Aravis_yanes
New member
I wish that my cousin marries so I can have my own room!!!
I wish I understood God's ways...
i wish i was with my boyfriend right now. i miss him.
i wish i HAD a boyfriend...
i wish i HAD a boyfriend...
ahww. you'll find your mister right soon. i'm sure. ^^ *hugss*
i wish i could go to pinkpop and that 30stm would be there, cos that'd make it extra perfect, cos then all of my friends are coming, haha ^^
i just hope he'd come sooner. *hugs back*
i wish paramore would come to my town
I wish..oh God I have so many wishes right now that I don't know where to begin. Firstly..and this may sound weird..but I really wish my old Pepsi hamster will go to Heaven soon. Not because I don't love him. I do. Which is why I hate seeing him suffer,even though he doesn't seem to be in pain at all,he's getting worse each day and the tumour is growing bigger. In a way I think the best thing to do would be letting him go,now,before things get worse. But I can't. I realise now what a coward I am and I find myself wondering who I am keeping him alive for. Him..or me? Because I know I couldn't stand watching him die? Because I hate the thought of him having to die alone,in somebody else's hands? Surely he'd be wondering why his mummy wasn't there? Even think I had abandoned him?
Secondly..and this will be somewhat less of an essay lol..I wish I knew for sure what I really want out of life. I'm just so confused right now.
understandable XD
dittoooo.
FRIDAAAAA. omggg, pepsi is sick? =[[[[ i'm so sorry! *hugs tight*
and i'm sure you'll find out what you want with life soon enough. i really do. *hugs again*
i wish my computer would stop acting dumbbb.
zomg i love paramore haha
dittooo. already saw em once, and i love them more now. so. i've got the final riot, like yayyyy.

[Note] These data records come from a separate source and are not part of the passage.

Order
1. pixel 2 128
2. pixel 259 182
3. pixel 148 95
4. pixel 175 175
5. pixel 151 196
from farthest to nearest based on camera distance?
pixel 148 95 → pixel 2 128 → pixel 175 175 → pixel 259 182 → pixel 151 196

i wishhhh everything'll work out friday and saturday.
Aw thanks you two. Pepsi has cancer,Twinnie. He's had it for a couple of months now and I knew he'd get worse but I didn't expect it to be this hard
The worst part of having pets is losing them and it's weird to think that soon Pepsi won't be here with me anymore. Really makes me wonder why on earth I keep wanting to get pets but I really couldn't live without them either!